Copyright Myth #4 – “The work must be Registered to Acquire Rights”
What is Copyright?
Copyright is economic rights granted by United States laws, mainly through the Copyright Act of 1976, and its subsequent amendments and treaties, to the creators of artistic and literary works (writings, songs, paintings, photographs, dances, programs computer, compilations, among others) that meet two requirements: originality and work fixed in a tangible means of expression. Works generated from the date the law came into effect (January 1978) are automatically protected from the moment they are set in a tangible medium. That is, as soon as the work is created, complying with the two requirements mentioned above, it becomes the property of the author or authors, generally, and acquires all the rights and privileges that the law provides. No registration or publication is necessary if the work is created today.
How do you get a Copyright?

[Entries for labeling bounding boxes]
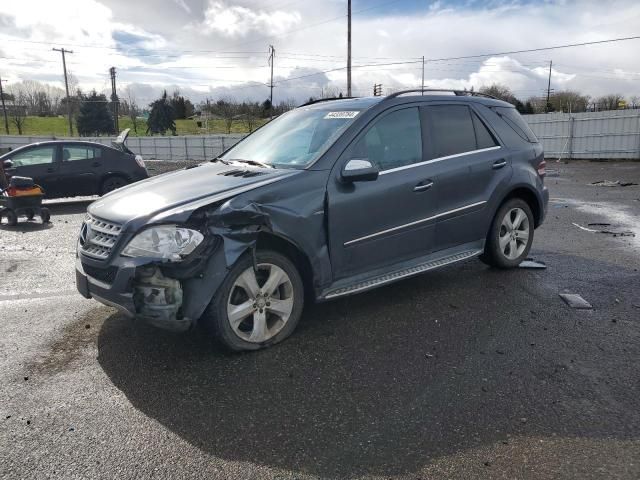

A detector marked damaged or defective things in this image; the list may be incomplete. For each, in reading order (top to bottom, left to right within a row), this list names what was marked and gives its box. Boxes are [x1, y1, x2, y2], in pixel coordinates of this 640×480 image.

crumpled hood [88, 162, 298, 228]
broken headlight [122, 226, 205, 262]
damaged front bumper [76, 236, 229, 330]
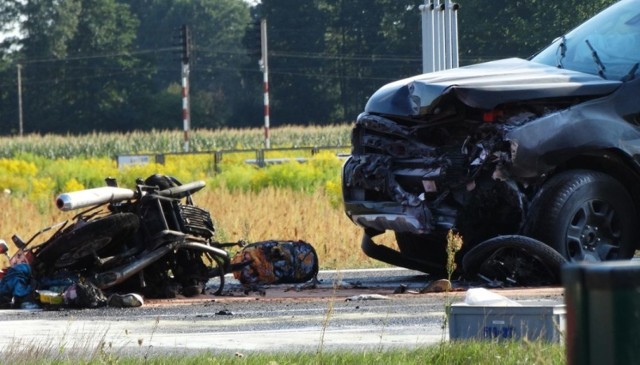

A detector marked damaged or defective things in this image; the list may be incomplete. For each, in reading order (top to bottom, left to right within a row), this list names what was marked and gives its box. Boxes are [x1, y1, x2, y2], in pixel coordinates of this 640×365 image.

damaged dark suv [342, 0, 640, 272]
wrecked motorcycle [10, 175, 240, 298]
burnt motorcycle part [460, 235, 564, 286]
burnt motorcycle part [524, 169, 636, 260]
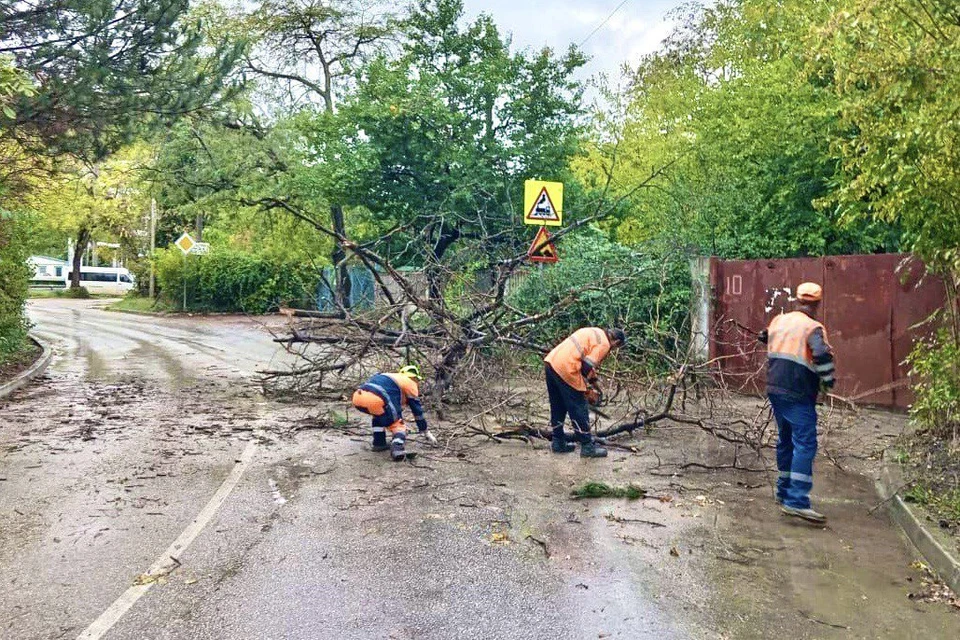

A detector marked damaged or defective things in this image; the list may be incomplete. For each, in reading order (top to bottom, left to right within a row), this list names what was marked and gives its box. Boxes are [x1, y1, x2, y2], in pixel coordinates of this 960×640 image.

rusty red metal gate [708, 252, 948, 408]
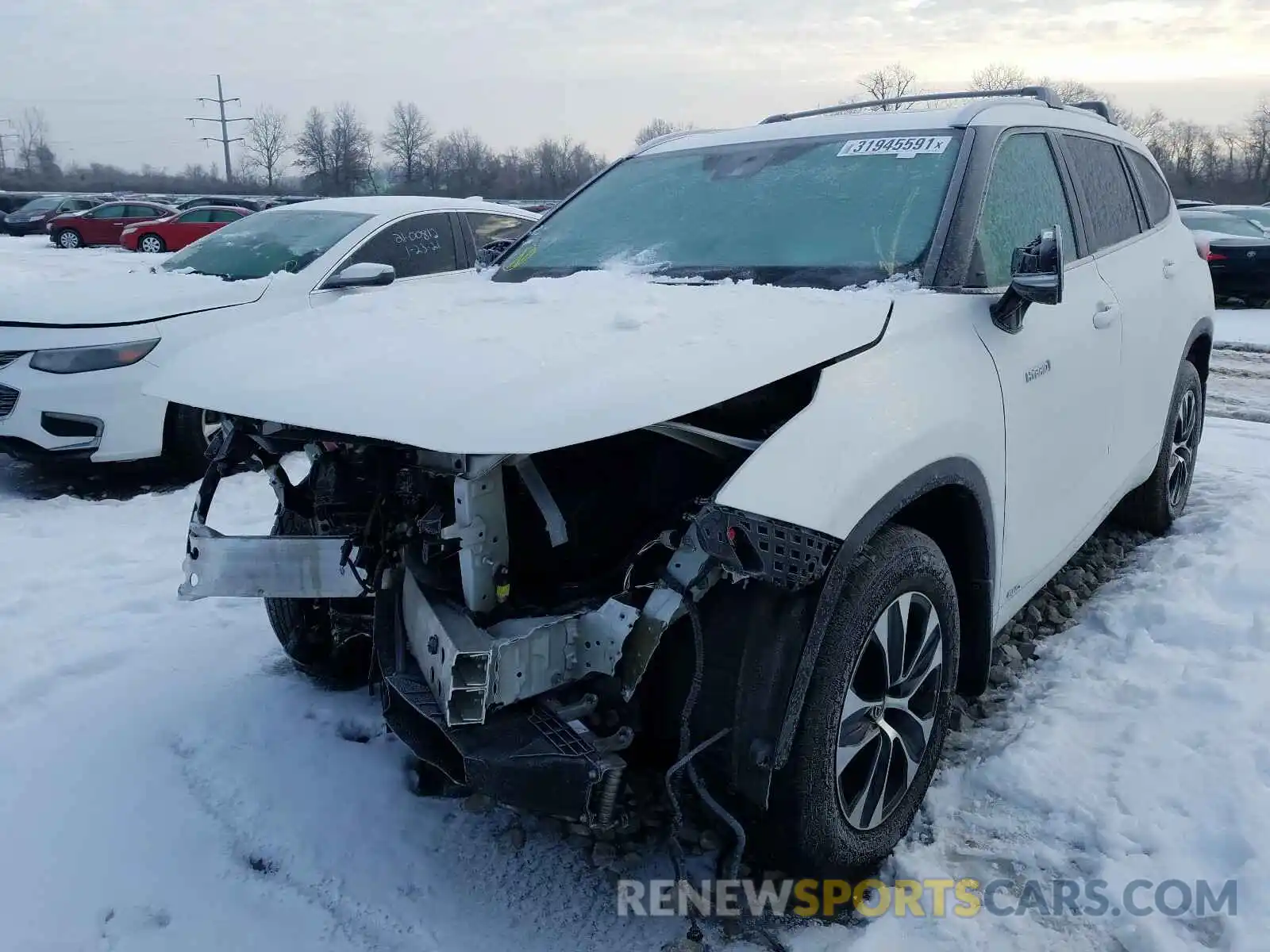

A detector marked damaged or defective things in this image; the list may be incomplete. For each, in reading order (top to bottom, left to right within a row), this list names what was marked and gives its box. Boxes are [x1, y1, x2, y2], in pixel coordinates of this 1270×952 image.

• _WHAT YOU NEED TO DO_:
1. Can you write out the copyright passage word for word, from "Copyright is economic" through "get a Copyright?"?
2. Can you pull out, unchanged, the stretch of the records from the line containing "this 640×365 image." through the line containing "burnt motorcycle part [524, 169, 636, 260]", including both of those lines?

• _SOLUTIONS FOR EACH TASK_:
1.
Copyright is economic rights granted by United States laws, mainly through the Copyright Act of 1976, and its subsequent amendments and treaties, to the creators of artistic and literary works (writings, songs, paintings, photographs, dances, programs computer, compilations, among others) that meet two requirements: originality and work fixed in a tangible means of expression. Works generated from the date the law came into effect (January 1978) are automatically protected from the moment they are set in a tangible medium. That is, as soon as the work is created, complying with the two requirements mentioned above, it becomes the property of the author or authors, generally, and acquires all the rights and privileges that the law provides. No registration or publication is necessary if the work is created today.
How do you get a Copyright?

2.
A detector marked damaged or defective things in this image; the list may be incomplete. For each, in reading order (top to bottom, left to right within a row), this list names what was marked and gives its box. Boxes are [x1, y1, x2, y2], in pixel coordinates of this 640×365 image.

damaged dark suv [342, 0, 640, 272]
wrecked motorcycle [10, 175, 240, 298]
burnt motorcycle part [460, 235, 564, 286]
burnt motorcycle part [524, 169, 636, 260]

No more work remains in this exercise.